- **Extrait du texte**:
══════════════════════════════

Bernard Bégaud: «Pour le paracétamol, les effets secondaires ont pu être ignorés»
Publié le 10 mars 2015
Bernard Bégaud, professeur de pharmacologie à l’université de Bordeaux, est l’un des grands spécialistes français des médicaments et de leurs effets secondaires. En septembre 2013, avec Dominique Costagliola, il avait rendu un rapport à la ministre de la Santé, Marisol Touraine, «sur la surveillance et la promotion du bon usage des médicaments en France». Il revient sur l’étude anglaise, publiée la semaine dernière (1), qui pointe les risques, longtemps sous-estimés, liés à la prise de paracétamol à long terme.
L’incontournable Doliprane, médicament le plus vendu en France, serait-il dangereux ?
Non, mais on assiste toujours au même scénario. On fait semblant de découvrir qu’un produit, qui est actif et efficace, peut avoir des effets secondaires. Les deux marchent toujours de pair. Que dit l’étude des chercheurs de Leeds ? C’est d’abord une méta-analyse sur des utilisateurs à long terme, c’est-à-dire un travail mené à partir d’études déjà publiées. Elle montre un taux de mortalité accru pouvant atteindre 63% chez les patients consommant de manière répétée des doses relativement importantes (3 grammes par jour). La prise régulière de paracétamol augmenterait le risque de maladies cardiovasculaires (jusqu’à 68%), en cas de consommation de plus de 15 comprimés par semaine. Quant au risque de développer des problèmes gastro-intestinaux et rénaux, il est augmenté en cas de consommation régulière.
Une surprise ?
Pas vraiment, on connaissait en grande partie ces effets secondaires sur les gros consommateurs de paracétamol. Certains, comme la toxicité pour le rein, sont suspectés depuis l’origine. La toxicité pour le foie est un classique, et probablement le problème principal. Pour autant, il ne faut pas jeter l’anathème sur le paracétamol, car son rapport bénéfice-risque reste très bon.
Pourquoi n’évoque-t-on ces risques que maintenant ?
Cela tient peut-être à l’histoire du paracétamol. Ce produit a longtemps été considéré comme un médicament particulièrement sûr. Les raisons ? Découvert après l’aspirine, il s’est peu à peu imposé au fil des effets indésirables que l’on découvrait chez l’aspirine, tels sa toxicité pour le tube digestif ou le risque en cas de fièvre éruptive (scarlatine et autres) du jeune enfant, etc. Son succès s’est fait là-dessus, le paracétamol étant, en quelque sorte, promu comme l’antidouleur qui ne provoquait pas… de douleurs à l’estomac. Et les effets secondaires du paracétamol ont pu être en partie ignorés.

══════════════════════════════

- **Énoncé du problème**:
Recopiez le passage de l'entretien sur le paracétamol qui va de « Une surprise ? » à « reste très bon. ».

══════════════════════════════

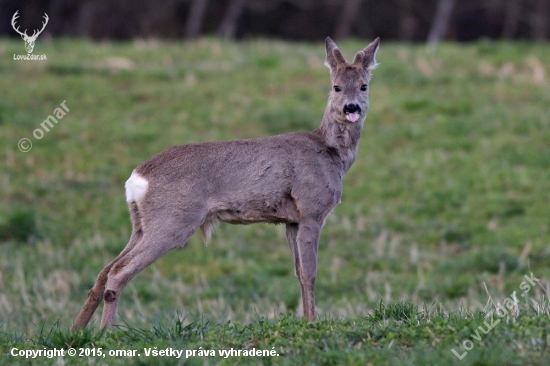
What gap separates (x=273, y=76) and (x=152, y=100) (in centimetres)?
284

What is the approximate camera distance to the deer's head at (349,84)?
6.89 m

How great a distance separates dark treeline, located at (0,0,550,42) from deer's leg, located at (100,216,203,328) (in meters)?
29.0

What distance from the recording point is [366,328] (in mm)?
5758

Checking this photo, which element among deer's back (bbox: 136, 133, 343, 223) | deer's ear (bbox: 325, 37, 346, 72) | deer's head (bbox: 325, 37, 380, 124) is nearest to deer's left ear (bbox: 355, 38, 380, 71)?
deer's head (bbox: 325, 37, 380, 124)

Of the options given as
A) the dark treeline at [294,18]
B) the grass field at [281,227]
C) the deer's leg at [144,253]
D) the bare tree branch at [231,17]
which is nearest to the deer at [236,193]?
the deer's leg at [144,253]

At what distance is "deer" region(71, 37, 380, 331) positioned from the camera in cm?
646

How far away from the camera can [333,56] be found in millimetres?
7098

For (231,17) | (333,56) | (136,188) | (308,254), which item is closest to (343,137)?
(333,56)

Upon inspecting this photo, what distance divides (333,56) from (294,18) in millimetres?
31722

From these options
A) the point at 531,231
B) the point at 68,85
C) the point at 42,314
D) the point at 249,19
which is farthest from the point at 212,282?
the point at 249,19

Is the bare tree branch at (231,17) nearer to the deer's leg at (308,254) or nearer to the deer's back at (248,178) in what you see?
the deer's back at (248,178)

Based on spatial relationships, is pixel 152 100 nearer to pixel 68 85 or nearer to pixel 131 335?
pixel 68 85

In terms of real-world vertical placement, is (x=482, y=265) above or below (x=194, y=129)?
below

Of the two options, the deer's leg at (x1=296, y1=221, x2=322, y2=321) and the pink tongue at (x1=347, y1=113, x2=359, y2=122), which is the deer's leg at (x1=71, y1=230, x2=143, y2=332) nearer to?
the deer's leg at (x1=296, y1=221, x2=322, y2=321)
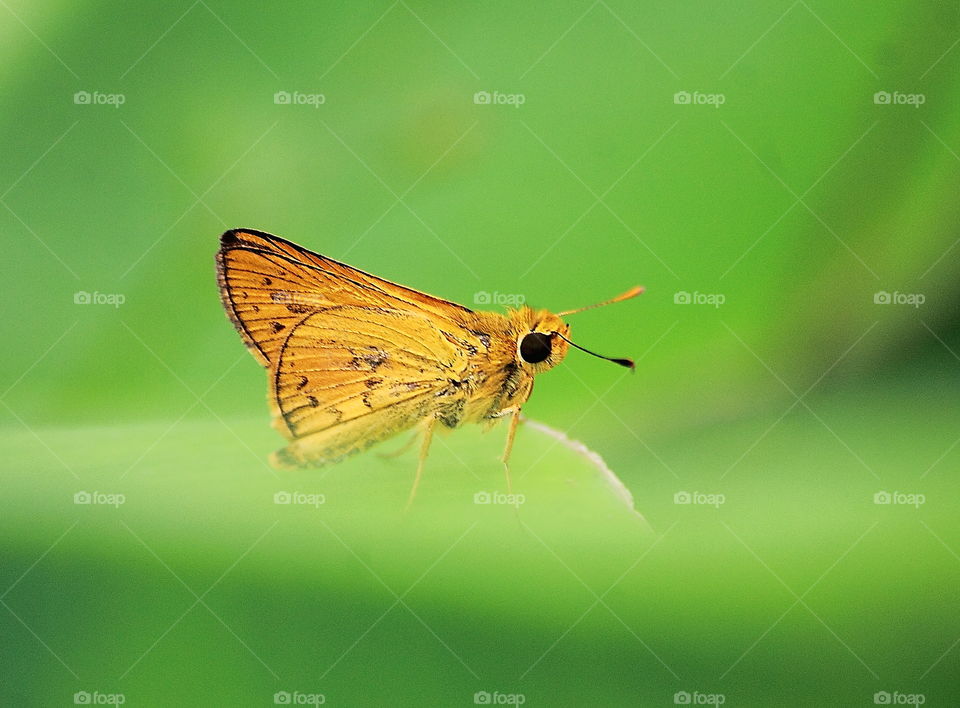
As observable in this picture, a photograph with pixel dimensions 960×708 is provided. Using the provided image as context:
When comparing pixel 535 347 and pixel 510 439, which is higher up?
pixel 535 347

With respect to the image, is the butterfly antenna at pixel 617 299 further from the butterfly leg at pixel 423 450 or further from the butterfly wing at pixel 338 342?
the butterfly leg at pixel 423 450

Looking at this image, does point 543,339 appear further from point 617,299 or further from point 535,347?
point 617,299

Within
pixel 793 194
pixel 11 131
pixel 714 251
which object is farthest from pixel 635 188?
pixel 11 131

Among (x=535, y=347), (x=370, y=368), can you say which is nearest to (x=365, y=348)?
(x=370, y=368)

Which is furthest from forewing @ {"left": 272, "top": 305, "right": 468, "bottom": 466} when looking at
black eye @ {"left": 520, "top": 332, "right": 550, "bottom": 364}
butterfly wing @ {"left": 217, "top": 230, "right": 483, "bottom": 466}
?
black eye @ {"left": 520, "top": 332, "right": 550, "bottom": 364}

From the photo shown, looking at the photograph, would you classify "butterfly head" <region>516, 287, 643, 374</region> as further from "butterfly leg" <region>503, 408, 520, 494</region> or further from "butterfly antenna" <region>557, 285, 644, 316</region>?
"butterfly leg" <region>503, 408, 520, 494</region>

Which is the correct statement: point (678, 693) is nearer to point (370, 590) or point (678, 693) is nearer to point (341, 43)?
point (370, 590)

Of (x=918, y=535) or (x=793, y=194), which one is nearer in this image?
(x=918, y=535)
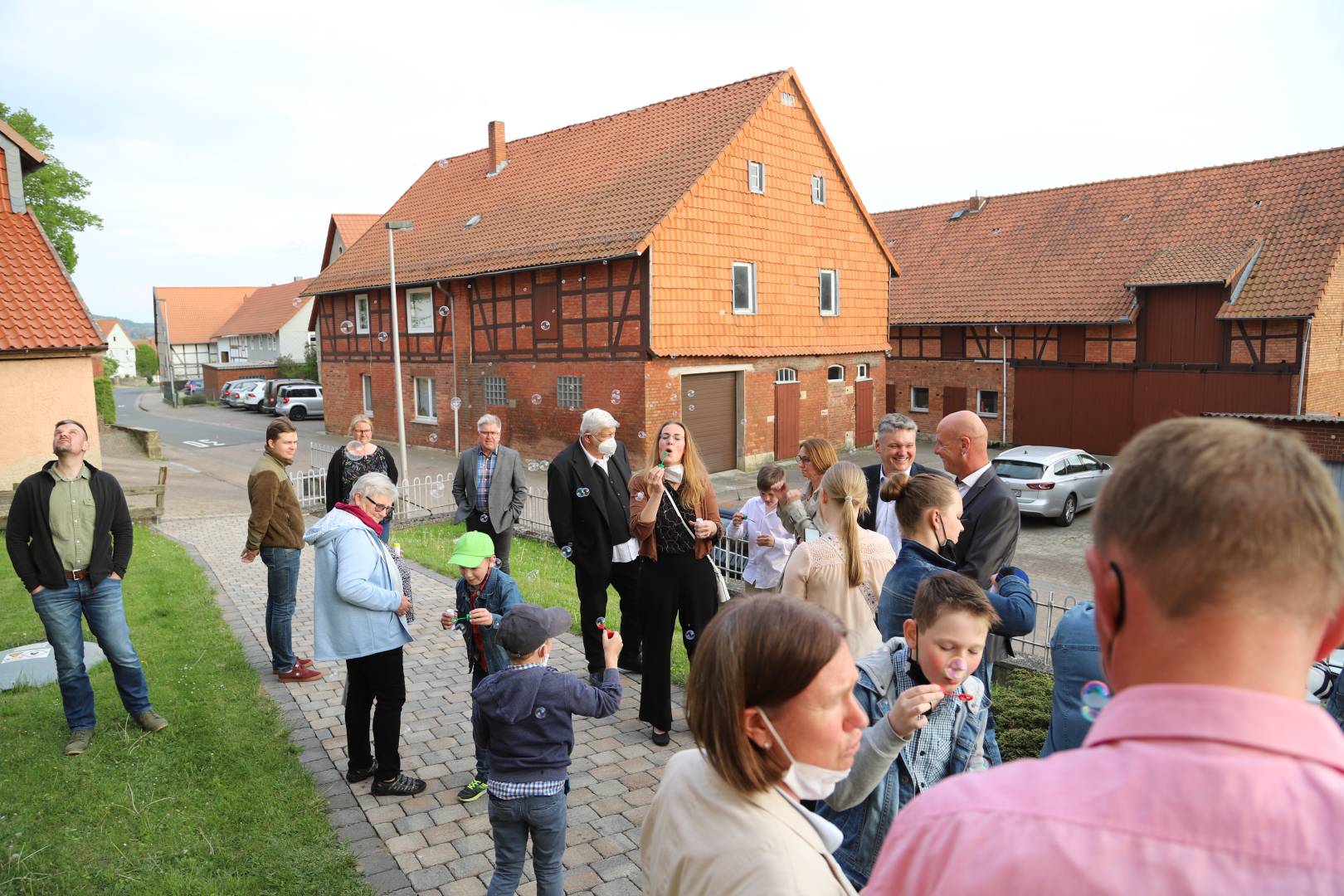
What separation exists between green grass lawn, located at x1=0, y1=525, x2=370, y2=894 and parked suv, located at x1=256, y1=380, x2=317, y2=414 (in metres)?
37.3

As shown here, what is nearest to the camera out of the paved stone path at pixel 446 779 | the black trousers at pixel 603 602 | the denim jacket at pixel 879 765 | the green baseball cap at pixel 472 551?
the denim jacket at pixel 879 765

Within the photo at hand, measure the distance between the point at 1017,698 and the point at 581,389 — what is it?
695 inches

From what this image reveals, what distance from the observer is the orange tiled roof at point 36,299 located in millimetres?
12891

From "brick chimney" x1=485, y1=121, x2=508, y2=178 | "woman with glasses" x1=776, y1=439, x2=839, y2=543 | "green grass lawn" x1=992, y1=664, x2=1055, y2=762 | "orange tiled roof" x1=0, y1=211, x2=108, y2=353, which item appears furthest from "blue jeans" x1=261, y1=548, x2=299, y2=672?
"brick chimney" x1=485, y1=121, x2=508, y2=178

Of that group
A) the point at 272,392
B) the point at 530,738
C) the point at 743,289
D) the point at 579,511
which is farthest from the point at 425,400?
the point at 530,738

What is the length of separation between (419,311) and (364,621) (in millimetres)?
24046

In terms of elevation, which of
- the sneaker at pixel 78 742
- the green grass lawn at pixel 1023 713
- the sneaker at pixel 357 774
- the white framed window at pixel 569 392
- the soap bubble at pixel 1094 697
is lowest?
the sneaker at pixel 357 774

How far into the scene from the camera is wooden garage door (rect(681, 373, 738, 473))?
21.6 m

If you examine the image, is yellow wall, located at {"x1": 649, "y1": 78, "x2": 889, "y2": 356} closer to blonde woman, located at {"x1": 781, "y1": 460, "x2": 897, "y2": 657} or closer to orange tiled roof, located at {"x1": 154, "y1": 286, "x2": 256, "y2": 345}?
blonde woman, located at {"x1": 781, "y1": 460, "x2": 897, "y2": 657}

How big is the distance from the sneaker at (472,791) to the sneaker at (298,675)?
8.43ft

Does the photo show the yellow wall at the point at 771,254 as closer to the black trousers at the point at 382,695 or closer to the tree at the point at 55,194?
the black trousers at the point at 382,695

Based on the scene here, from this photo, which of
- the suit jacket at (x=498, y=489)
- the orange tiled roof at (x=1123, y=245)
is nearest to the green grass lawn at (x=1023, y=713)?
the suit jacket at (x=498, y=489)

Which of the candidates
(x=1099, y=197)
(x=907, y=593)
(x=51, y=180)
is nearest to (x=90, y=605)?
(x=907, y=593)

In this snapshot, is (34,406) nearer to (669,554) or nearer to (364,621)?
(364,621)
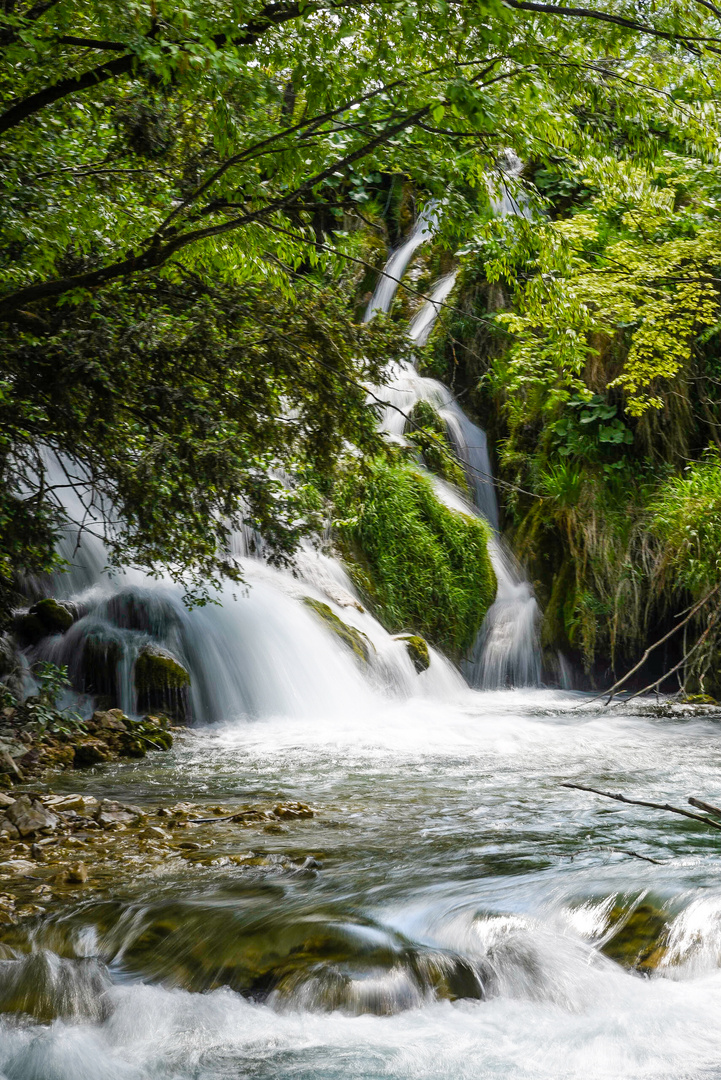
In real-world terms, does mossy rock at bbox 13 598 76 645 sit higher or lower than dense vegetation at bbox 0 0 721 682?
lower

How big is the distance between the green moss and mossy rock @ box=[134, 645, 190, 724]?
422 cm

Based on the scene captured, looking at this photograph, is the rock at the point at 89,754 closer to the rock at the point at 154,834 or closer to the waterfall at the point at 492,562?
the rock at the point at 154,834

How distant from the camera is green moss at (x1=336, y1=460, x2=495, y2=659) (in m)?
13.3

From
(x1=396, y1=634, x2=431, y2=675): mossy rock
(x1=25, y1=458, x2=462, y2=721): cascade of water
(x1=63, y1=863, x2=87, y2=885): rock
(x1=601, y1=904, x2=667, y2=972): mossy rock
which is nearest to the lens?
(x1=601, y1=904, x2=667, y2=972): mossy rock

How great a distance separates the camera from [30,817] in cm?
521

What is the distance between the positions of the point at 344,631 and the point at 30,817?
6.44 metres

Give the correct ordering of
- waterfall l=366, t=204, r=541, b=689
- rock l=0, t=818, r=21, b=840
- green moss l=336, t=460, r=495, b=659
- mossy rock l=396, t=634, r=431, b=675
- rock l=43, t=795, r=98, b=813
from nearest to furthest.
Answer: rock l=0, t=818, r=21, b=840, rock l=43, t=795, r=98, b=813, mossy rock l=396, t=634, r=431, b=675, waterfall l=366, t=204, r=541, b=689, green moss l=336, t=460, r=495, b=659

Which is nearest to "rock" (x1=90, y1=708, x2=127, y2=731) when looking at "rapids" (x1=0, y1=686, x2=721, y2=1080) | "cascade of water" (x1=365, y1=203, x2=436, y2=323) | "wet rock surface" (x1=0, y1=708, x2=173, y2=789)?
"wet rock surface" (x1=0, y1=708, x2=173, y2=789)

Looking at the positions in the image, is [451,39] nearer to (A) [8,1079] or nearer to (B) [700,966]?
(B) [700,966]

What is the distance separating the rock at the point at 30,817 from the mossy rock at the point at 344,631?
237 inches

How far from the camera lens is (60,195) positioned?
519cm

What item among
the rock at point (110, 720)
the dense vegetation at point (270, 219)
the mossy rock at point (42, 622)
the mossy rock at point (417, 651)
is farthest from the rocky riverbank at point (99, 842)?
the mossy rock at point (417, 651)

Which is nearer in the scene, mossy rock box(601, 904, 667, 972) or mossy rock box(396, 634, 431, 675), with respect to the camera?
mossy rock box(601, 904, 667, 972)

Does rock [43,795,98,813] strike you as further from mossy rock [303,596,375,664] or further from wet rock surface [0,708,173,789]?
mossy rock [303,596,375,664]
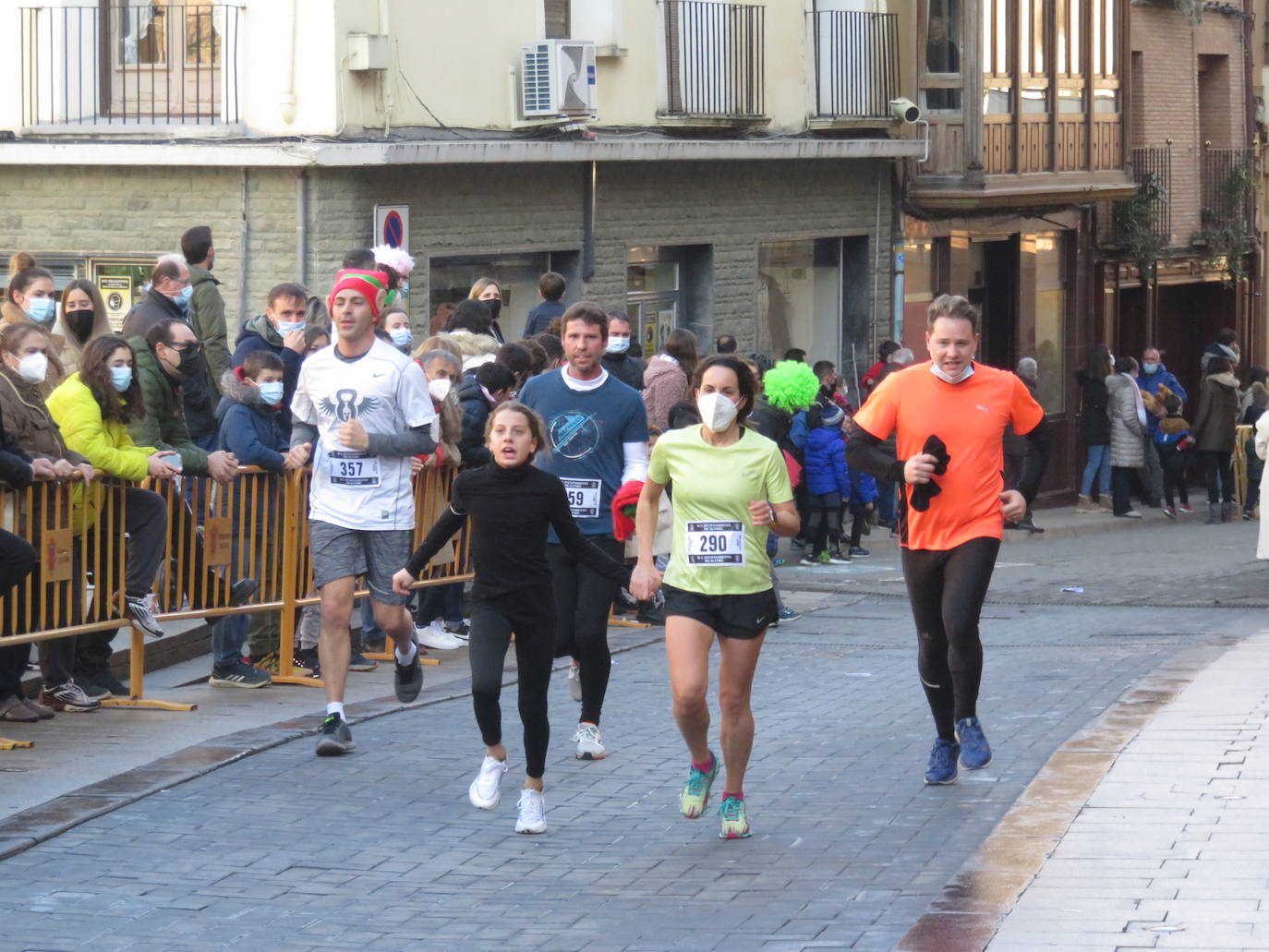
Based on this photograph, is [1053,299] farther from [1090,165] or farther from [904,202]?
[904,202]

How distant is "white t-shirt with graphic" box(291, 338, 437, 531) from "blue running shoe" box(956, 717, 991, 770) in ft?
8.09

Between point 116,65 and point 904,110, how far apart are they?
9.84 m

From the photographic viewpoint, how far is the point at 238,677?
11156 mm

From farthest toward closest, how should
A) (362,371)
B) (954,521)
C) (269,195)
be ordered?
(269,195), (362,371), (954,521)

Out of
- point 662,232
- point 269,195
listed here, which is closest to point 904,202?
point 662,232

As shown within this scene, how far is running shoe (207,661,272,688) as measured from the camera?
36.6 feet

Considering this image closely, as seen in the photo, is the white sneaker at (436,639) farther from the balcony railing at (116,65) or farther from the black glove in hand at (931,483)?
the balcony railing at (116,65)

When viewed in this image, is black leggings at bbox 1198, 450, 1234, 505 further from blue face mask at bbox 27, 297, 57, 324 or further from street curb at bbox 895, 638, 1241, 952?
blue face mask at bbox 27, 297, 57, 324

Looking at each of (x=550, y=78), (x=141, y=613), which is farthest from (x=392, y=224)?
(x=141, y=613)

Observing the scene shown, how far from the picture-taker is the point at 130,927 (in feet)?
21.2

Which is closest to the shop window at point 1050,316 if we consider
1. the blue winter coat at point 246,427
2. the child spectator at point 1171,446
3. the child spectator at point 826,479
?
the child spectator at point 1171,446

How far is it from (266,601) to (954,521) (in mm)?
4282

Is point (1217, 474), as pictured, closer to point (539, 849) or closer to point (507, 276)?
point (507, 276)

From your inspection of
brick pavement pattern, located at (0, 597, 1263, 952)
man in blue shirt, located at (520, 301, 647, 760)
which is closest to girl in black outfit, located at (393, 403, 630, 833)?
brick pavement pattern, located at (0, 597, 1263, 952)
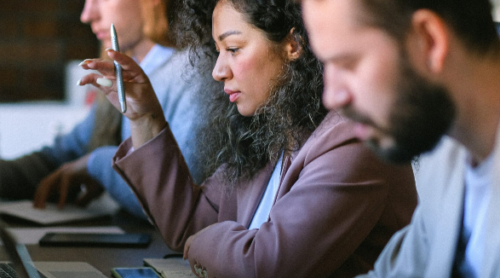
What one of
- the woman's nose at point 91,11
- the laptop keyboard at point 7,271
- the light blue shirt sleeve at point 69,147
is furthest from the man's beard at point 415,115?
the light blue shirt sleeve at point 69,147

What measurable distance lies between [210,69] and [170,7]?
195mm

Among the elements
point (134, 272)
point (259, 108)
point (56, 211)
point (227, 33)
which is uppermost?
point (227, 33)

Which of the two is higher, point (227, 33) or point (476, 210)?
point (227, 33)

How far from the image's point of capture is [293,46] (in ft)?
3.13

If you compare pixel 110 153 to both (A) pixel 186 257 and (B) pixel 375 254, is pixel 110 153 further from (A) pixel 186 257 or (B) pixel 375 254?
(B) pixel 375 254

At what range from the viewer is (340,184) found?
83 centimetres

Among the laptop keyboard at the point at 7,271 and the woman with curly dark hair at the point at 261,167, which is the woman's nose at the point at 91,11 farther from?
the laptop keyboard at the point at 7,271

══════════════════════════════

- **Zone de réponse**:
Une surprise ?
Pas vraiment, on connaissait en grande partie ces effets secondaires sur les gros consommateurs de paracétamol. Certains, comme la toxicité pour le rein, sont suspectés depuis l’origine. La toxicité pour le foie est un classique, et probablement le problème principal. Pour autant, il ne faut pas jeter l’anathème sur le paracétamol, car son rapport bénéfice-risque reste très bon.